On our last day in Beaune, we were strolling one of the shopping streets when a candy store caught Dana's eye. We entered the small, cramped shop and looked around. Dana squeeked with joy (she is a fairly tiny woman-- mighty but compact, and prone to enthusiastic 'squeeking') as she found bags of housemade Cassis jellies. They were really expensive, about 20 Euro, but she said that they were her father's favorite (her father also being a foodie). She held tight to the Cassis jellies as we made our way over to the chocolate confection counter to admire the vast assortment. Even though I am not a sweets fan, it was a most enticing display. A couple of other French women were there ordering boxes of handmade chocolates, so we quietly chatted about what we would get when it was our turn. A few other local women came up to the counter, then a few more-- all were being helped before us. While this was annoying, it is also common, to my experience, in Europe-- there's just not the same adherence to lines and order as in North America.

Finally, everyone left and it was our turn. Dana wanted to get a few nice chocolates for her three children. She pulled out her best college French and asked for a number of different chocolates to be placed in her box. Then she asked for one that we didn't see in the case, dark chocolates filled with coconut.

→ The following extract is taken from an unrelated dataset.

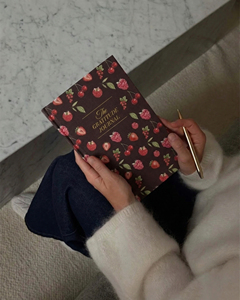 สมุดบันทึก LABON สไตล์วินเทจ ปกแข็งลายผลไม้ พร้อมฟอยล์สีทอง สำหรับบันทึกความกตัญญู สะท้อนความรู้สึกประจำวัน เหมาะสำหรับการดูแลตนเองและฝึกสติ เป็นของขวัญ - Product Image 3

"WHAT?" The confectioner looked at us with disdain. We just stood there, maybe blinked a few times, wondering what the problem was. The xenophobic confectioner went on, "You Americannns want shocolates filled weeth coconutz, or worse, peanut butt-air! Well, you are not IN Americah now-- you are in FRAAANCE and we do not make shocolates with coconutz and peanut butt-air!"

Are you kidding me? This lady's shop is in the middle of the tourist shopping area in a tourist-filled town. I love living in Europe and love vacationing in France, but this woman was as ridiculously closed-minded as the few Americans I know who think all French people are snobs, having never even traveled to France to meet a one.

That was it! I turned on my heel and stormed out of her shop. I was fuming! Dana was right behind me, leaving her half-filled box of 'shocolates' with the mean cofectioner lady. We marched down the pedestrian street angered by the treatment we had just received.

After about two minutes of marching and muttering, Dana stopped. "Oh my God." "What?" I asked, still steaming and annoyed that she had stopped-- we were on a roll. She held up her hand that still clutched the tres expensive Cassis candies. "Should we go back? We should go back." Dana stated. "Hell no! Absolutely not!" I shouted. Dana put up a half-hearted fight. Stealing is bad. Stealing is wrong. I believe this, but I was not going to go back there and admit to that cow that we inadvertantly stole a bag of costly candies-- no way would I give her that satisfaction.

So we didn't go back. And Jack, Dana's father, enjoyed a fine bag of stolen Cassis candies for Father's Day.